方文山的創舉之一是把歌詞當成新詩來寫,和屌氣十足的周杰倫在歌壇颳起了一股「東方風」,如<東風破>、<千里之外>、<青花瓷>都是代表作,方文山填寫的中國風歌詞甚至被夫子們拿來應用在國、高中試題上,也算歌壇絕無僅有。水瓶座的他還發揮好為人師的一面,不但幫自己的創作取了個新詞彙叫「韻腳詩」,在自己的部落格裡推廣了起來,他還曾經從歌詞中擬出試題,舉辦韻腳詩大賽,像是要解救現代年輕人貧乏的國文造詣一樣。

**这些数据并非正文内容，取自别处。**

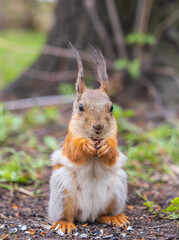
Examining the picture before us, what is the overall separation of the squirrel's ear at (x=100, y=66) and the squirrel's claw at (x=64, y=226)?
3.76 feet

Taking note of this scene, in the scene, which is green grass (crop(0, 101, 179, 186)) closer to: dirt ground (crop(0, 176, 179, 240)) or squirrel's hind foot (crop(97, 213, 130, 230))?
dirt ground (crop(0, 176, 179, 240))

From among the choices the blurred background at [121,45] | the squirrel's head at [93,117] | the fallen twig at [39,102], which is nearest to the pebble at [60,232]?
the squirrel's head at [93,117]

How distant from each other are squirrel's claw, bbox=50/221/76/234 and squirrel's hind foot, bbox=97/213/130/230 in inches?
11.1

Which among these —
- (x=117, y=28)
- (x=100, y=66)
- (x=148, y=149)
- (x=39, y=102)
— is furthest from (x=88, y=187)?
(x=117, y=28)

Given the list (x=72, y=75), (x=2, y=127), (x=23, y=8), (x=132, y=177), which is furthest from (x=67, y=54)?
(x=23, y=8)

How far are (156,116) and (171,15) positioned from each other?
1.82 m

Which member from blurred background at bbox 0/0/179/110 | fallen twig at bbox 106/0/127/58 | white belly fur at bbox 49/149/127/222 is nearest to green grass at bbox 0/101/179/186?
white belly fur at bbox 49/149/127/222

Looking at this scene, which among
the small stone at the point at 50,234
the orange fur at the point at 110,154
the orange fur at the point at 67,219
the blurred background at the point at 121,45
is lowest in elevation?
the small stone at the point at 50,234

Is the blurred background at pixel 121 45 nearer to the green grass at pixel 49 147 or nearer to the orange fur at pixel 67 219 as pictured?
the green grass at pixel 49 147

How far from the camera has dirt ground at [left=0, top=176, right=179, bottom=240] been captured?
265cm

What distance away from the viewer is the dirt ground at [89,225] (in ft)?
8.70

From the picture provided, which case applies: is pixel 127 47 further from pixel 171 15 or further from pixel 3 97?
→ pixel 3 97

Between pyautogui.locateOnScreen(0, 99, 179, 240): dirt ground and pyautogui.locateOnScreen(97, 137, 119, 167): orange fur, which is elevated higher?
pyautogui.locateOnScreen(97, 137, 119, 167): orange fur

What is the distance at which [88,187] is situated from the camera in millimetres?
2834
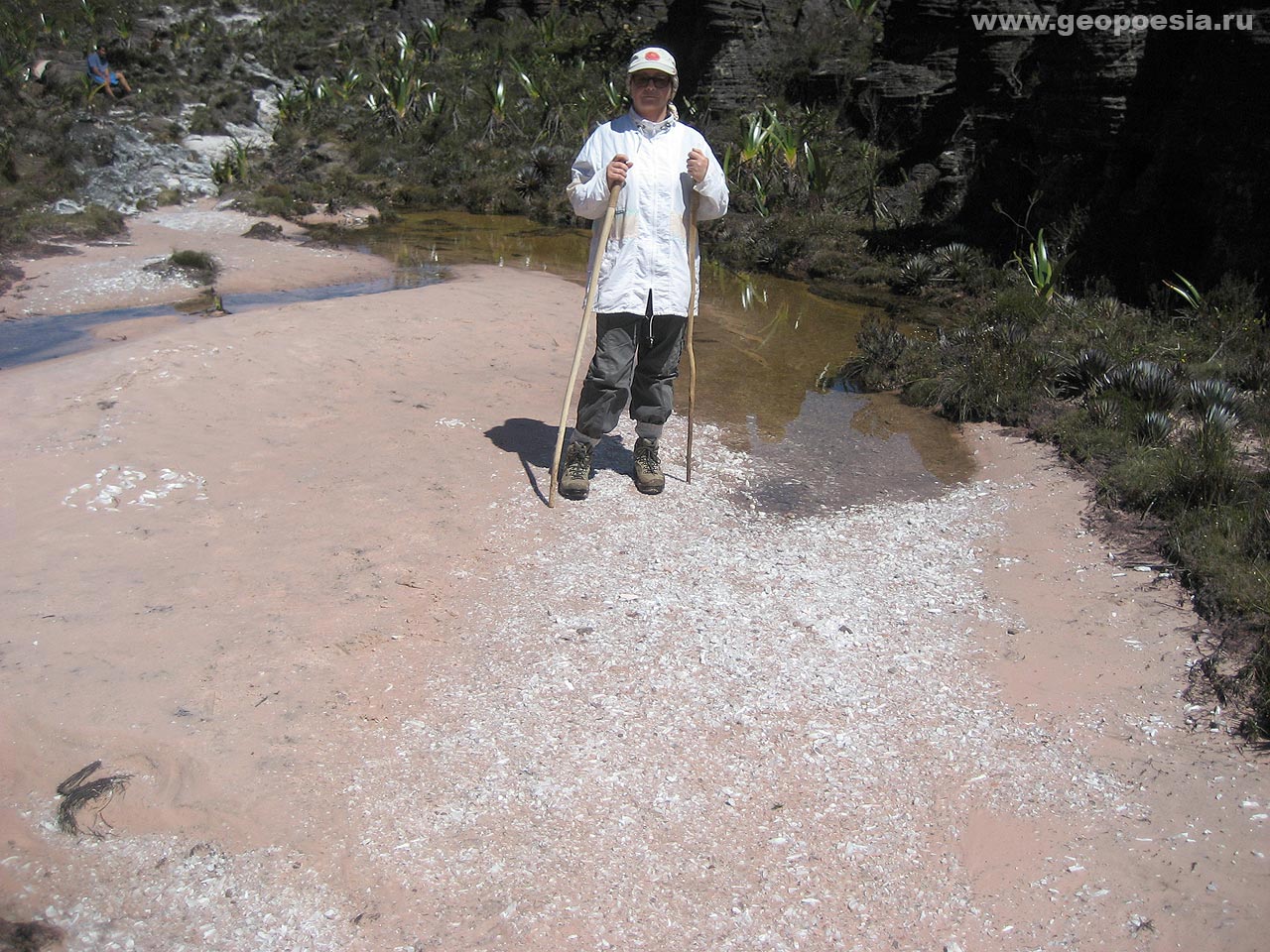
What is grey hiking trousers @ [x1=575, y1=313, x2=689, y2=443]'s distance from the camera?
498cm

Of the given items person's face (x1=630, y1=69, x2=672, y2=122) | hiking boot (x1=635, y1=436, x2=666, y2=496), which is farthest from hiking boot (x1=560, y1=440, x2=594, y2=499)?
person's face (x1=630, y1=69, x2=672, y2=122)

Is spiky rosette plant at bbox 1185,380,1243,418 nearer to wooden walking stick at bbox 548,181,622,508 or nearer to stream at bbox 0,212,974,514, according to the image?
stream at bbox 0,212,974,514

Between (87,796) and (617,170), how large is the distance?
309 cm

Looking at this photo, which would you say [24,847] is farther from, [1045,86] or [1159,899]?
[1045,86]

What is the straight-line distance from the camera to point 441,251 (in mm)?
12992

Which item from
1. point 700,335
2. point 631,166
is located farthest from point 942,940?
point 700,335

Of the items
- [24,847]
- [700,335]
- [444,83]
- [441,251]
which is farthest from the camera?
[444,83]

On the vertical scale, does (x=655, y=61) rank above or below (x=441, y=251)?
above

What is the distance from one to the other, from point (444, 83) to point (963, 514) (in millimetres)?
22360

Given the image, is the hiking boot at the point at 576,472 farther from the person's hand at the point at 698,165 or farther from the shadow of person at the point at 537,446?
the person's hand at the point at 698,165

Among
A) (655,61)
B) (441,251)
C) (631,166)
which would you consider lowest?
(441,251)

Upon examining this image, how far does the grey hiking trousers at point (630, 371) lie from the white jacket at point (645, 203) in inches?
4.8

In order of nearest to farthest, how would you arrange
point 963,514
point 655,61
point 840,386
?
1. point 655,61
2. point 963,514
3. point 840,386

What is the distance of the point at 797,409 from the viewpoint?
717 cm
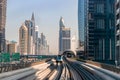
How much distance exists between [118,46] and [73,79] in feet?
172

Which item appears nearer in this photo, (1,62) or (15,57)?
(1,62)

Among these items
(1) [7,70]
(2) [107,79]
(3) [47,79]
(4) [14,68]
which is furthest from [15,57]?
(2) [107,79]

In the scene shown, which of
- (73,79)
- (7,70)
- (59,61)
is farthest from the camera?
(59,61)

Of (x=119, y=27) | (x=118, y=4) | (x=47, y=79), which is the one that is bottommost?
(x=47, y=79)

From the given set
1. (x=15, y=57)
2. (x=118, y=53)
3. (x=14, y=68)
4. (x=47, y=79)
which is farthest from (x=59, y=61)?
(x=47, y=79)

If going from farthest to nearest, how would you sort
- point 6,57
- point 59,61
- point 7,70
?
point 59,61 → point 6,57 → point 7,70

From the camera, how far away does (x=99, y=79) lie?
59.2 meters

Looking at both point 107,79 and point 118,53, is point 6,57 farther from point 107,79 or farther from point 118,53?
point 107,79

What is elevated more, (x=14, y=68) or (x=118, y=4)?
(x=118, y=4)

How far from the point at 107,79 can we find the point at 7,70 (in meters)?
23.5

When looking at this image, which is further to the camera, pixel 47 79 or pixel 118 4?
pixel 118 4

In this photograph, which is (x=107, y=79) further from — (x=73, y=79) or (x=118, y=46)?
(x=118, y=46)

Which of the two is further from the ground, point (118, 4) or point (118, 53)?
point (118, 4)

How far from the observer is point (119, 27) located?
354 feet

現在的方文山舞文弄墨、以文會友,過著雅痞般的都會生活,但這之前,他的人生完全不是這麼一回事。國中畢業後不知道自己要幹嘛的他,是姐姐帶著他選讀了高職電子科,退伍後便一直做著在那時候看來「很理所當然的工作」:他第一份工作是紡織廠的機器維修員,但主要跟在組長背後拿工具,或是幫著爬進機器裡清灰塵。做了兩年之後,他轉做業務送貨員,開台貨車到便利商店送貨、上標籤,月領三萬五;過了三年,他跟朋友成立工作室,主要業務是安裝及維修大樓的對講機,也因此,他曾戲稱自己很像「水電工」,這一做又是三年。
創作主題天馬行空 「拍鬼片的導演也不見得要看過鬼!」
方文山雲淡風清說著自己,不時還會露出當年他那水電工的純樸口氣,但他就像隻初看不起眼的「慢龜」一樣,你以為他低著頭爬呀爬,其實他一直挺有目標性。他對文字一向很感興趣,閒暇之餘自修摸索,在那段「黑手」的歲月裡,他去編劇班上了一年課,還認真寫了劇本投稿到電影公司去,即使得到的最佳回應也不過是「電影不景氣,目前沒有拍片計畫」這樣的禮貌性說法,其他都石沉大海,他卻也沒死心,轉而從比較容易掌握的作詞著手,一口氣寫了超過百首的歌詞,然後挑出他自認的菁華,寄到唱片公司去,結果也都被當垃圾郵件處理,直到知名藝人吳宗憲打來的一通電話,烏龜終於爬到了他的「應許之地」。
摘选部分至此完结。